**INSTRUCTIONS FOR THE TASK**
What follows is a block of records; reproduce all of it verbatim.
—————
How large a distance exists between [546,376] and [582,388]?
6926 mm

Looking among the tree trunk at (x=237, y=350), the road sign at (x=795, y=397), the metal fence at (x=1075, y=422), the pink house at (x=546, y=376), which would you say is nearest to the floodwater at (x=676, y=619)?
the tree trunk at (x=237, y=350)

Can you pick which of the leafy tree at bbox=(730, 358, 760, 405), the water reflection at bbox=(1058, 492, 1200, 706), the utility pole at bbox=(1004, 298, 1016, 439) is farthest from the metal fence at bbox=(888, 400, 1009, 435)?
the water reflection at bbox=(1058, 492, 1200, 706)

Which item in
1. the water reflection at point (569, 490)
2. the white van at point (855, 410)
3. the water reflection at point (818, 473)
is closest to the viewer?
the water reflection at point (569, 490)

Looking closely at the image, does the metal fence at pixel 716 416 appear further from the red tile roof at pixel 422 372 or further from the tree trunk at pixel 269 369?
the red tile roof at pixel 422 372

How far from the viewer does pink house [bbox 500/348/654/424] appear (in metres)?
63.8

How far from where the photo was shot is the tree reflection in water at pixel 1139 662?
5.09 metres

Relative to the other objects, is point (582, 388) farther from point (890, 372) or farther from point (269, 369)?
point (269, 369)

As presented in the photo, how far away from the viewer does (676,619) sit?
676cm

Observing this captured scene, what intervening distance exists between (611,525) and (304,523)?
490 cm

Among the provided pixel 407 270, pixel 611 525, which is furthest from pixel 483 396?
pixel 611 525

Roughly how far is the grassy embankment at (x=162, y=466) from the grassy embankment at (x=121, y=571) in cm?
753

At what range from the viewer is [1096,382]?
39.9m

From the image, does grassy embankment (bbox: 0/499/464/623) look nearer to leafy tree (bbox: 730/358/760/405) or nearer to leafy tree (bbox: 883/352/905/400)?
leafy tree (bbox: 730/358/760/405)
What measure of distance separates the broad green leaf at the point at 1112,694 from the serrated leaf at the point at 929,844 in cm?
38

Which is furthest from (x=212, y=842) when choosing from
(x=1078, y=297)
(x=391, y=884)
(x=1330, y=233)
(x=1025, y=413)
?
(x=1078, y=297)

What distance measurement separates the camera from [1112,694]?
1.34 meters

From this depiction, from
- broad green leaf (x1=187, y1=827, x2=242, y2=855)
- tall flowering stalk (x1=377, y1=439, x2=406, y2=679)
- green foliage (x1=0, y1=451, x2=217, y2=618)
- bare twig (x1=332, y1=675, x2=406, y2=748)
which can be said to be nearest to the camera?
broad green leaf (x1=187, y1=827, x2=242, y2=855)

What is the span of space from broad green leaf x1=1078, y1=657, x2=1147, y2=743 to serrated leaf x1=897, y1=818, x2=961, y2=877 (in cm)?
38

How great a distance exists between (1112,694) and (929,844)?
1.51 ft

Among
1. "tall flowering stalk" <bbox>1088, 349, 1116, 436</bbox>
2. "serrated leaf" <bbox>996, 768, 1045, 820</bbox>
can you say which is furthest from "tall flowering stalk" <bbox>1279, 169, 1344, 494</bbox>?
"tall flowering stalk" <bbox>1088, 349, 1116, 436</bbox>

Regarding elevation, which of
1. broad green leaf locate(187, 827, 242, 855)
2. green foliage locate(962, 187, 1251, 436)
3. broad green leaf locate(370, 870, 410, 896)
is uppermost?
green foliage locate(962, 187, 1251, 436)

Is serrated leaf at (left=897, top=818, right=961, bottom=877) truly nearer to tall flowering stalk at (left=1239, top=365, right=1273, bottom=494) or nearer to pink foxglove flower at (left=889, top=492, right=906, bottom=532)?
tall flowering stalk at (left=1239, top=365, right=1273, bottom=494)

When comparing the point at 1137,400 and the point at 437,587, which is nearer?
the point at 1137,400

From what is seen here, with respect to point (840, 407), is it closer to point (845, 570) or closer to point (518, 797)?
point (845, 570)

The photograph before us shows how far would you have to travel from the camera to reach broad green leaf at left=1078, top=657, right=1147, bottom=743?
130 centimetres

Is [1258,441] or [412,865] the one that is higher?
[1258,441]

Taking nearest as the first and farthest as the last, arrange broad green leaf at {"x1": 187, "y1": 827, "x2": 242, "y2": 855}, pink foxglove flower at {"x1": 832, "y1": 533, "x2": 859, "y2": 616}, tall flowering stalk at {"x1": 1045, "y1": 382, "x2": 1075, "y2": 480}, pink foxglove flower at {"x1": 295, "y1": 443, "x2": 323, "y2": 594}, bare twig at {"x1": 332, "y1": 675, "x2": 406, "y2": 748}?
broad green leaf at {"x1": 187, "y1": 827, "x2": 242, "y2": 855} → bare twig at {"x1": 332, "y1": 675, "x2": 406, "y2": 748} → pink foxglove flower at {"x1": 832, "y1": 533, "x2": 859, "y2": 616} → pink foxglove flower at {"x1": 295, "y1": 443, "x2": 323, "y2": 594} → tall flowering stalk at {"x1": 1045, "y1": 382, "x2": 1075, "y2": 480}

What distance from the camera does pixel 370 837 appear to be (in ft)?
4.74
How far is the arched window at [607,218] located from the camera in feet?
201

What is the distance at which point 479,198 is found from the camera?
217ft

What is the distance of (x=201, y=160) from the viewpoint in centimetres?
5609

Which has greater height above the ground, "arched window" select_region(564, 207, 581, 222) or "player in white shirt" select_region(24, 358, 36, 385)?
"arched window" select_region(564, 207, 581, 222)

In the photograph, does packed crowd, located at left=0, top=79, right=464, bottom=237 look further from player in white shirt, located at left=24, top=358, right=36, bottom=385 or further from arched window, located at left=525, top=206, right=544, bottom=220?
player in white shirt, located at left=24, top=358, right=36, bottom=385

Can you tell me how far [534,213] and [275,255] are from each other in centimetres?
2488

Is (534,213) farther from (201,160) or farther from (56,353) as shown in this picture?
—————
**EXPECTED OUTPUT**
How large a distance exists between [546,376] and [582,388]?
6926 mm

Looking among the tree trunk at (x=237, y=350), the road sign at (x=795, y=397), the metal fence at (x=1075, y=422), the pink house at (x=546, y=376), which would you say is nearest to the floodwater at (x=676, y=619)?
the tree trunk at (x=237, y=350)

Can you pick which of the leafy tree at bbox=(730, 358, 760, 405), the water reflection at bbox=(1058, 492, 1200, 706), the utility pole at bbox=(1004, 298, 1016, 439) is farthest from the metal fence at bbox=(888, 400, 1009, 435)?
the water reflection at bbox=(1058, 492, 1200, 706)

Which item in
1. the water reflection at point (569, 490)
2. the white van at point (855, 410)
3. the water reflection at point (818, 473)
is closest to the viewer?
the water reflection at point (569, 490)

Looking closely at the image, does the metal fence at pixel 716 416 appear further from the red tile roof at pixel 422 372 or further from the tree trunk at pixel 269 369?
the red tile roof at pixel 422 372

How far from the viewer does pink house [bbox 500/348/654/424] appear (in metres)?
63.8

How far from where the photo was shot is the tree reflection in water at pixel 1139 662?
5.09 metres

Relative to the other objects, is point (582, 388) farther from point (890, 372) or farther from point (269, 369)?
point (269, 369)

As presented in the photo, how far away from the viewer does (676,619) sit?
676cm

Observing this captured scene, what intervening distance exists between (611,525) and (304,523)?
490 cm

Among the provided pixel 407 270, pixel 611 525, which is furthest from pixel 483 396?
pixel 611 525

Roughly how far is the grassy embankment at (x=162, y=466) from the grassy embankment at (x=121, y=571) in cm?
753

At what range from the viewer is [1096,382]?
39.9m

From the image, does grassy embankment (bbox: 0/499/464/623) look nearer to leafy tree (bbox: 730/358/760/405) or nearer to leafy tree (bbox: 883/352/905/400)?
leafy tree (bbox: 730/358/760/405)
What measure of distance separates the broad green leaf at the point at 1112,694 from the serrated leaf at the point at 929,844 in cm?
38

Which is furthest from (x=212, y=842) when choosing from
(x=1078, y=297)
(x=391, y=884)
(x=1330, y=233)
(x=1025, y=413)
?
(x=1078, y=297)

What distance measurement separates the camera from [1112,694]?
1.34 meters

From this depiction, from
- broad green leaf (x1=187, y1=827, x2=242, y2=855)
- tall flowering stalk (x1=377, y1=439, x2=406, y2=679)
- green foliage (x1=0, y1=451, x2=217, y2=618)
- bare twig (x1=332, y1=675, x2=406, y2=748)
which can be said to be nearest to the camera?
broad green leaf (x1=187, y1=827, x2=242, y2=855)

What is the span of space from broad green leaf x1=1078, y1=657, x2=1147, y2=743 to serrated leaf x1=897, y1=818, x2=961, y2=877 (in cm)?
38

How great a distance exists between (1112,694) and (929,844)?
1.51 ft

Among
1. "tall flowering stalk" <bbox>1088, 349, 1116, 436</bbox>
2. "serrated leaf" <bbox>996, 768, 1045, 820</bbox>
can you say which is furthest from "tall flowering stalk" <bbox>1279, 169, 1344, 494</bbox>?
"tall flowering stalk" <bbox>1088, 349, 1116, 436</bbox>

Regarding elevation, which of
1. broad green leaf locate(187, 827, 242, 855)
2. green foliage locate(962, 187, 1251, 436)
3. broad green leaf locate(370, 870, 410, 896)
is uppermost?
green foliage locate(962, 187, 1251, 436)

Is serrated leaf at (left=897, top=818, right=961, bottom=877) truly nearer to tall flowering stalk at (left=1239, top=365, right=1273, bottom=494) or nearer to pink foxglove flower at (left=889, top=492, right=906, bottom=532)?
tall flowering stalk at (left=1239, top=365, right=1273, bottom=494)

When comparing the point at 1137,400 and the point at 437,587, which is nearer?
the point at 1137,400

From what is seen here, with respect to point (840, 407), is it closer to point (845, 570) or closer to point (518, 797)?
point (845, 570)

The photograph before us shows how far would you have to travel from the camera to reach broad green leaf at left=1078, top=657, right=1147, bottom=743?
130 centimetres

Is [1258,441] or [412,865] the one that is higher?
[1258,441]

Taking nearest as the first and farthest as the last, arrange broad green leaf at {"x1": 187, "y1": 827, "x2": 242, "y2": 855}, pink foxglove flower at {"x1": 832, "y1": 533, "x2": 859, "y2": 616}, tall flowering stalk at {"x1": 1045, "y1": 382, "x2": 1075, "y2": 480}, pink foxglove flower at {"x1": 295, "y1": 443, "x2": 323, "y2": 594}, bare twig at {"x1": 332, "y1": 675, "x2": 406, "y2": 748}?
broad green leaf at {"x1": 187, "y1": 827, "x2": 242, "y2": 855} → bare twig at {"x1": 332, "y1": 675, "x2": 406, "y2": 748} → pink foxglove flower at {"x1": 832, "y1": 533, "x2": 859, "y2": 616} → pink foxglove flower at {"x1": 295, "y1": 443, "x2": 323, "y2": 594} → tall flowering stalk at {"x1": 1045, "y1": 382, "x2": 1075, "y2": 480}

What distance from the camera does pixel 370 837 appear to be (in ft)?
4.74
How far is the arched window at [607,218] located from the camera in feet?
201

What is the distance at which point 479,198 is found from the camera?
217ft

What is the distance of (x=201, y=160) from the viewpoint in centimetres?
5609

Which has greater height above the ground, "arched window" select_region(564, 207, 581, 222) or "player in white shirt" select_region(24, 358, 36, 385)?
"arched window" select_region(564, 207, 581, 222)

In the photograph, does packed crowd, located at left=0, top=79, right=464, bottom=237 look further from player in white shirt, located at left=24, top=358, right=36, bottom=385 or further from arched window, located at left=525, top=206, right=544, bottom=220?
player in white shirt, located at left=24, top=358, right=36, bottom=385

Can you tell me how far [534,213] and [275,255] are from each other in centimetres?
2488

Is (534,213) farther from (201,160) or farther from (56,353) as shown in this picture?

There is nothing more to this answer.